U.S.-Japan security treaty fatally delayed nuclear workers' fight against meltdown
by Yoichi Shimatsu, Global Research
Confused and often conflicting reports out of Fukushima 1 nuclear plant cannot be solely the result of tsunami-caused breakdowns, bungling or miscommunication. Inexplicable delays and half-baked explanations from Tokyo Electric Power Company (TEPCO) and the Ministry of Economy, Trade and Industry (METI) seem to be driven by some unspoken factor.
The smoke and mirrors at Fukushima 1 seem to obscure a steady purpose, an iron will and a grim task unknown to outsiders. The most logical explanation: The nuclear industry and government agencies are scrambling to prevent the discovery of atomic-bomb research facilities hidden inside Japan's civilian nuclear power plants.
A secret nuclear weapons program is a ghost in the machine, detectable only when the system of information control momentarily lapses or breaks down. A close look must be taken at the gap between the official account and unexpected events.
Conflicting Reports
TEPCO, Japan’s nuclear power operator, initially reported three reactors were operating at the time of the March 11 Tohoku earthquake and tsunami. Then a hydrogen explosion ripped Unit 3, run on plutonium-uranium mixed oxide (or MOX). Unit 6 immediately disappeared from the list of operational reactors, as highly lethal particles of plutonium billowed out of Unit 3. Plutonium is the stuff of smaller, more easily delivered warheads.

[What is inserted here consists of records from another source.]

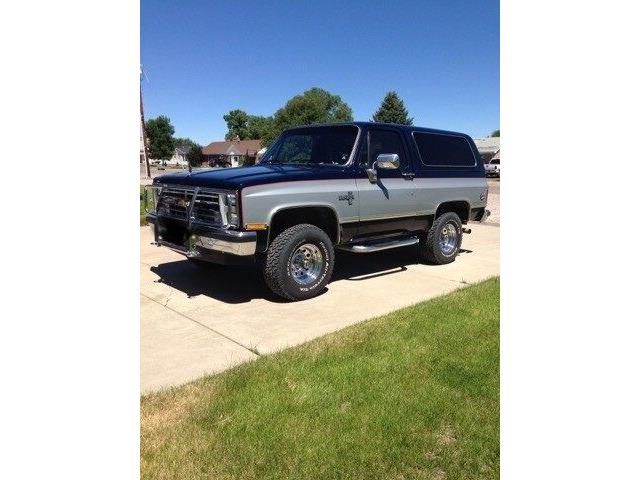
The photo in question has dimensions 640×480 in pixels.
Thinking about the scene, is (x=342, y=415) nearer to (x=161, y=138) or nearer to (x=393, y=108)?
(x=393, y=108)

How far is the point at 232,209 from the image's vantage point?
4.61 metres

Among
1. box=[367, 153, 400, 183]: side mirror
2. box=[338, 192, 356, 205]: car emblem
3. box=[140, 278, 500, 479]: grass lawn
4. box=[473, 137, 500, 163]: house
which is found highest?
box=[473, 137, 500, 163]: house

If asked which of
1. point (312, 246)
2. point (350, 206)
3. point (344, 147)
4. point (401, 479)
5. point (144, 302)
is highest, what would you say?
point (344, 147)

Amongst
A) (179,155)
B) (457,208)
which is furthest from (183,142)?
(457,208)

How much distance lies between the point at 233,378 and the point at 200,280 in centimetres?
289

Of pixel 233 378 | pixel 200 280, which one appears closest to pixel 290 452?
pixel 233 378

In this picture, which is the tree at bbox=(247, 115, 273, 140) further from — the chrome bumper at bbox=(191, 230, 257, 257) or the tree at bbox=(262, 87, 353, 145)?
the chrome bumper at bbox=(191, 230, 257, 257)

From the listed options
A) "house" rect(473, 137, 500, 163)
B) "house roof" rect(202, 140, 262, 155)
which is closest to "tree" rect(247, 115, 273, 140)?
"house roof" rect(202, 140, 262, 155)

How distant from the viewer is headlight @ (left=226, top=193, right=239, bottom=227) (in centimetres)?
458

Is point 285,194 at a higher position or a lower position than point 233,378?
higher

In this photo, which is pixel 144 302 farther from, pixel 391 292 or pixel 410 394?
pixel 410 394

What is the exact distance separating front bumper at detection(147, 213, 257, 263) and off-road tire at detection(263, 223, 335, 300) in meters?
0.30

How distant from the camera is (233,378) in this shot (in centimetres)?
330
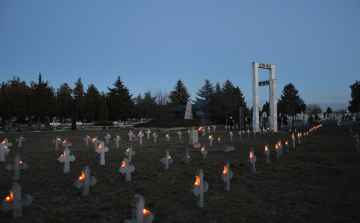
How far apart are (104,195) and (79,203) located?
670 mm

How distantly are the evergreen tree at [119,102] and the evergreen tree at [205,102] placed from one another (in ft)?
62.1

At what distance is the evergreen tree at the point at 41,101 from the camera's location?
40.7m

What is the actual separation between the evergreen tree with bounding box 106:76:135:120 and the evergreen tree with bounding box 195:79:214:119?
1892cm

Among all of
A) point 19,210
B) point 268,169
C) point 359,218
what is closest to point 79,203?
point 19,210

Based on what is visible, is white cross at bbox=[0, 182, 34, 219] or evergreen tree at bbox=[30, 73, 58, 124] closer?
white cross at bbox=[0, 182, 34, 219]

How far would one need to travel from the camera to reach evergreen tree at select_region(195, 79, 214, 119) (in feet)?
166

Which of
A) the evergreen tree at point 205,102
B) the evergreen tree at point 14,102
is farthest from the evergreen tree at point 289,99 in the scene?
the evergreen tree at point 14,102

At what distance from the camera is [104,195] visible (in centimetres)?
607

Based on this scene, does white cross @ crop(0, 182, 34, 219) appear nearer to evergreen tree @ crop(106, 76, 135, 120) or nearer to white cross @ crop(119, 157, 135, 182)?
white cross @ crop(119, 157, 135, 182)

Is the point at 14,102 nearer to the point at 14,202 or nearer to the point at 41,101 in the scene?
the point at 41,101

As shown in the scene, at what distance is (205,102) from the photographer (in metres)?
Answer: 51.2

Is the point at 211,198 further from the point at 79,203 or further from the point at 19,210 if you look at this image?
the point at 19,210

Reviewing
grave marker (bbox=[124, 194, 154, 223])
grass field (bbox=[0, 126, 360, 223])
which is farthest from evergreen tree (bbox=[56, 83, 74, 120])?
grave marker (bbox=[124, 194, 154, 223])

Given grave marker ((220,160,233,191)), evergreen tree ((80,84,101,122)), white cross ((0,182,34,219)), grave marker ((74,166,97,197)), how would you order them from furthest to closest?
evergreen tree ((80,84,101,122)), grave marker ((220,160,233,191)), grave marker ((74,166,97,197)), white cross ((0,182,34,219))
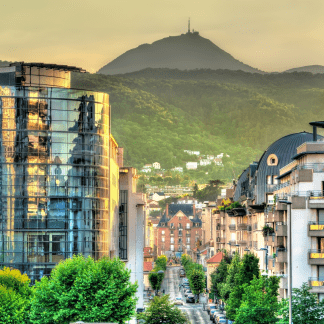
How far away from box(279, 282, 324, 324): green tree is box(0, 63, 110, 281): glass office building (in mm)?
40819

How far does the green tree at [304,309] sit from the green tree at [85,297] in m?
15.7

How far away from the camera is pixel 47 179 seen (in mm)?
115188

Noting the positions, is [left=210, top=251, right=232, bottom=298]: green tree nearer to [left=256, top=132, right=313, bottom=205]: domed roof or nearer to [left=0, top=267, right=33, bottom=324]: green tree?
[left=256, top=132, right=313, bottom=205]: domed roof

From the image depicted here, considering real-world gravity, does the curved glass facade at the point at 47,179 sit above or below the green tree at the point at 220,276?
above

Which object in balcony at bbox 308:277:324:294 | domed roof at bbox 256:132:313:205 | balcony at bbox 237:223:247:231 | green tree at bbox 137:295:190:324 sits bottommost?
green tree at bbox 137:295:190:324

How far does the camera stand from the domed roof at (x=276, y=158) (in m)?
137

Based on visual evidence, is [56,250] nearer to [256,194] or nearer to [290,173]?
[290,173]

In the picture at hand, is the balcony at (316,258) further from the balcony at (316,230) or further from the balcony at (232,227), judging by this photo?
the balcony at (232,227)

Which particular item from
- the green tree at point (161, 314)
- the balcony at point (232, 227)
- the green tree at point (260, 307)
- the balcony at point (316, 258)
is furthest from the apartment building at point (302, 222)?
the balcony at point (232, 227)

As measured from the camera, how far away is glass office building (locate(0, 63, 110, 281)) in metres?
113

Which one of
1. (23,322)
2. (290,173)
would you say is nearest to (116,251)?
(290,173)

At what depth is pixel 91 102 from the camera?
11956 cm

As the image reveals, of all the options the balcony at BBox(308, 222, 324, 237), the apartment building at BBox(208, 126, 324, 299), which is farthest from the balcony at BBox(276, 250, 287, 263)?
the balcony at BBox(308, 222, 324, 237)

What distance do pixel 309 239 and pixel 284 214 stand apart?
8.98 metres
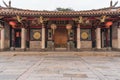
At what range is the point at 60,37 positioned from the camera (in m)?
20.2

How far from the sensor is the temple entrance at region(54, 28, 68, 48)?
20.2m

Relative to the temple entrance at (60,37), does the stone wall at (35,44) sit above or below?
below

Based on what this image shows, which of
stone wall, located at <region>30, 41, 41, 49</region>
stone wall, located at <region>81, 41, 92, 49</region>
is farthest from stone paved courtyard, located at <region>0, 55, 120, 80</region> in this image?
stone wall, located at <region>30, 41, 41, 49</region>

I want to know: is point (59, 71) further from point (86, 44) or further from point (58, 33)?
point (58, 33)

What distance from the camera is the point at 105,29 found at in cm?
1992

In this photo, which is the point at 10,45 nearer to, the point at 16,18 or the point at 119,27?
the point at 16,18

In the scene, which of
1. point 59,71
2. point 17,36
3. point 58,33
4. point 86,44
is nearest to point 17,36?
point 17,36

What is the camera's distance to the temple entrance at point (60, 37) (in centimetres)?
2017

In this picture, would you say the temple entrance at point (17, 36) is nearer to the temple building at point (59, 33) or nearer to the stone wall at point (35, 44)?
the temple building at point (59, 33)

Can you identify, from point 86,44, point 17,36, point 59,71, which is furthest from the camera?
point 17,36

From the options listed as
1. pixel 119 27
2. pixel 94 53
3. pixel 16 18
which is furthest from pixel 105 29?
pixel 16 18

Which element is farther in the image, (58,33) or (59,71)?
(58,33)

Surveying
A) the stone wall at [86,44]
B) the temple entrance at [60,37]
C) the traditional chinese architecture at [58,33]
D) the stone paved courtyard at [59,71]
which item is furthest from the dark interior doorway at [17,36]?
the stone paved courtyard at [59,71]

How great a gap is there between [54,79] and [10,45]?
13.5 meters
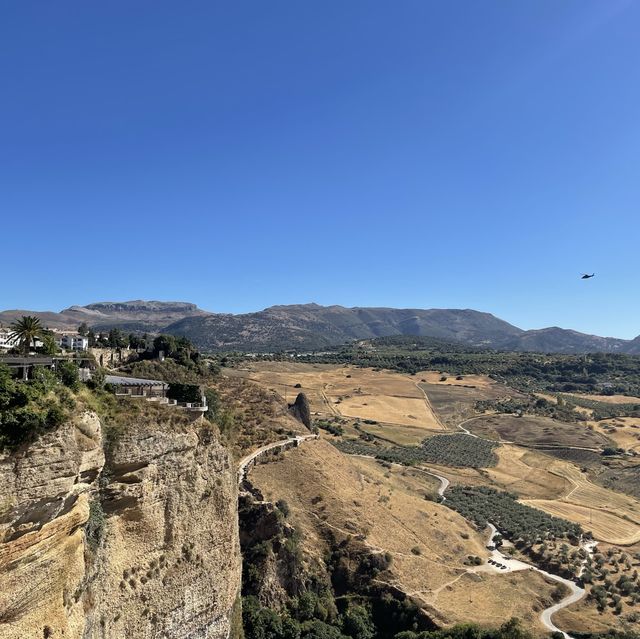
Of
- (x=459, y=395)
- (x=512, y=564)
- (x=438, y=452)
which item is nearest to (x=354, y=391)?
(x=459, y=395)

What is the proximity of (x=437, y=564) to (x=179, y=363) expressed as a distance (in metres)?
32.9

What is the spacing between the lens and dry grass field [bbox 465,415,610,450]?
111 m

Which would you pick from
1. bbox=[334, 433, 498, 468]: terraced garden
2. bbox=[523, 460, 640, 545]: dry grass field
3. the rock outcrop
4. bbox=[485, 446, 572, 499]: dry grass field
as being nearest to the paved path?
the rock outcrop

A fire ignited inside the damaged housing of the Unit 4 reactor, reportedly due to overheating of spent uranium fuel rods in a dry cooling pool. But the size of the fire indicates that this reactor was running hot for some purpose other than electricity generation. Its omission from the list of electricity-generating operations raises the question of whether Unit 4 was being used to enrich uranium, the first step of the process leading to extraction of weapons-grade fissionable material.
The bloom of irradiated seawater across the Pacific comprises another piece of the puzzle, because its underground source is untraceable (or, perhaps, unmentionable). The flooded labyrinth of pipes, where the bodies of two missing nuclear workers—never before disclosed to the press— were found, could well contain the answer to the mystery: a lab that none dare name.